*PASSAGE TO READ*.

☆ ☆ ☆ ☆ ☆ ☆ ☆

# Mcintosh MC420 Repair costs



## Rettkeg (Apr 21, 2021)

Hey all Knowledgeable people,

I have been offered the chance to buy a non working McIntosh MC420 amp. what sort of price should I think about offering them?
and a long shot but would anyone know a ball park cost range to get the amp refurbished/repaired? 

Thanks


----------



## Theslaking (Oct 8, 2013)

Mac still repairs then last I heard. Shoot them an email.


----------



## EmptyKim (Jun 17, 2010)

I assume you are not US based. But if you are Home Audio Repair | Car Audio Repair | Video Repair | George Meyer AV (georgemeyer-av.com)


----------



## clange2485 (Dec 10, 2020)

McIntosh - Service Network: Locate an Authorized Service Agency







www.mcintoshlabs.com


----------



## Rettkeg (Apr 21, 2021)

Thanks for all the replies, I didn't end up buying it. As it ended up costing too much for a broken amp.

☆ ☆ ☆ ☆ ☆ ☆ ☆

*DATA BLOCK*.

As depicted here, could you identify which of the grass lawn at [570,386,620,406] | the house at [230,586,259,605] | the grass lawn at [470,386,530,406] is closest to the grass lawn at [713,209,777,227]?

☆ ☆ ☆ ☆ ☆ ☆ ☆

*YOUR TASKS*.
**A)** Rewrite the McIntosh MC420 repair thread between "## Theslaking (Oct" and "Meyer AV (georgemeyer-av.com)", inclusive, putting "McIntosh" in place of "Mac".
**B)** Extend the McIntosh MC420 repair thread past its final post.

*TASK RESULTS*.
**A)**
## Theslaking (Oct 8, 2013)

McIntosh still repairs then last I heard. Shoot them an email.


----------



## EmptyKim (Jun 17, 2010)

I assume you are not US based. But if you are Home Audio Repair | Car Audio Repair | Video Repair | George Meyer AV (georgemeyer-av.com)

**B)**
----------



## clange2485 (Dec 10, 2020)

Did you reach out to mac for repair estimates or another service center?


----------



## Holmz (Jul 12, 2017)

Where is it?
And what was bad with it?


----------



## Rettkeg (Apr 21, 2021)

I did not ending up getting a repair quote as the person wanted too much for the amp in its current state. 

It is from a seller on eBay from Japan. They have a few McIntosh amps up not sure if they have that one advertised. I found out about it from messaging them about another work McIntosh amp.

Thanks All.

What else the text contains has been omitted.